Le parquet fédéral a requis 6 ans de prison à l’encontre de Fouad Bennane, 40 ans, poursuivi devant le tribunal correctionnel de Liège pour appartenir à une organisation terroriste, épouser les thèses de l’État islamique, avoir radicalisé un codétenu et proféré des menaces d’attentats. Il a été le codétenu de Benjamin Herman, qui a commis un attentat terroriste à Liège le 29 mai 2018 lors duquel il a tué deux policières et un étudiant.

Après les faits, Bennane a été soupçonné de l’avoir radicalisé. Cela a été démenti. Lors d’un entretien avec un journaliste, le Verviétois a proféré des menaces d’attentats. "La déradicalisation, cela ne marche pas, déclare-t-il. Que la Belgique s’attende à une chose très grave. Ici à Liège, maintenant, il va y avoir des attentats !"

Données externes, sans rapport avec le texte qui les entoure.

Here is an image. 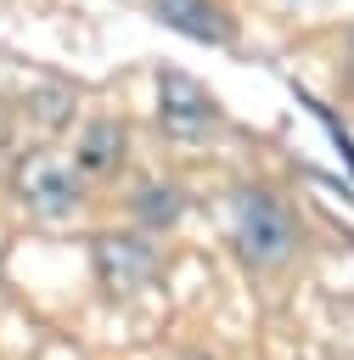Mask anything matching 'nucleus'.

Un autre détenu qui explique avoir été radicalisé a été entendu. "Il m’a retourné le cerveau. C’est un imam salafiste, radical. Il nous a dit qu’il fallait mourir en martyre. Il m’a plusieurs fois dit qu’il avait l’intention de mourir en martyre." Fouad Bennane nie. Il a épousé une Française arrêtée car elle recrutait pour les filières djihadistes, mais a dit l’ignorer. Il avait de nombreux documents prônant les thèses de l’État islamique. "La charia n’a pas une connotation négative."

Par écrit, le procureur fédéral a demandé la déchéance de nationalité, mais oralement, il a estimé que cette mesure n’était pas adéquate car l’homme a tous ses intérêts ici et a même représenté l’équipe nationale belge de Taekwondo.